A comunicação social noticia hoje que o governo “promete dar, nas próximas semanas, médico de família a 450 mil portugueses”.
Passando ao lado da utilização tão interessante do verbo “dar”, esta notícia não passa de mais uma mentira num momento tão pouco relevante como a última semana de campanha eleitoral, senão vejamos:
– O governo não está a fazer uma contratação extraordinária, este momento é tão simplesmente a contratação dos médicos que acabaram a formação específica em Março-Abril de 2015;
– Houve 237 médicos que terminaram a formação em Medicina Geral e Familiar, mas não são 237 novos médicos de família para o SNS. Houve médicos a emigrar, médicos a sair para o privado e até médicos que não conseguiram colocação onde tentaram concorrer no concurso que agora termina;
– Os novos médicos não vão necessariamente ter listas de 1900 utentes, muito menos instantaneamente (e ainda bem, são demasiados utentes para se fazer um trabalho bem feito);
– Os números de utentes com médico de família estão sobrestimados, todos os utentes que eu estive a ver ao longo do último ano contam como “com médico de família” apesar do médico deles se ter reformado. Ora bem, ou eu conto como médico de família destes 1750 ou conto como médico dos próximos quando assinar contrato em Outubro. Não podemos é fazer contas como se eu me duplicasse. Ora como eu, só no norte, estão cerca de 100 médicos recém-especialistas. É fazer as contas.

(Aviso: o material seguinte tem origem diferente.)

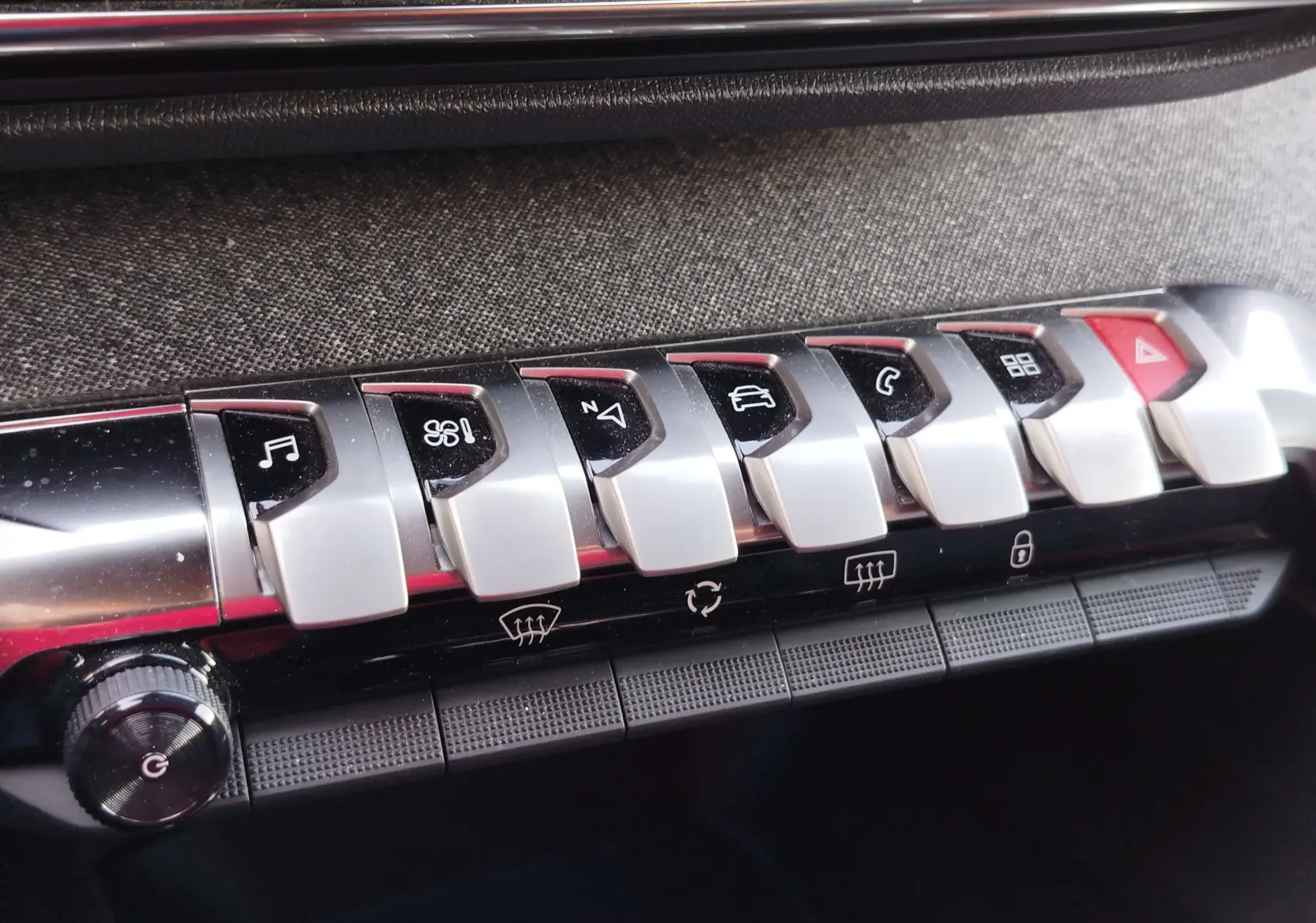 Gros plan sur les boutons de commande argentés et noirs du tableau de bord intérieur du Peugeot 3008 gris Platinium 2023.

Que se lixem as eleições, não era?
– Valia a pena, num bom trabalho jornalístico, lembrar que neste concurso, nos moldes em que foi feito, dos 100 médicos recém-especialistas a trabalhar temporariamente no norte, apenas 74 podem ficar por lá, não foram abertas mais vagas à revelia da vontade da ARS Norte, dos médicos e das necessidades locais. A vontade de desviar médicos à força para outras áreas com mais necessidade foi tal que o governo preferiu “arriscar” que emigrassem ou fossem para o privado;
– Juntando os dois últimos dados, percebe-se ainda mais uma coisa: ao mesmo tempo que se contratam mais médicos, o norte vai mesmo perder cobertura. É que nas contagens atuais, os recém-especialistas que ficaram a “tapar buracos” contam como médicos de família. Se só 74 dos 100 ficam no norte… é, mais uma vez, fazer as contas.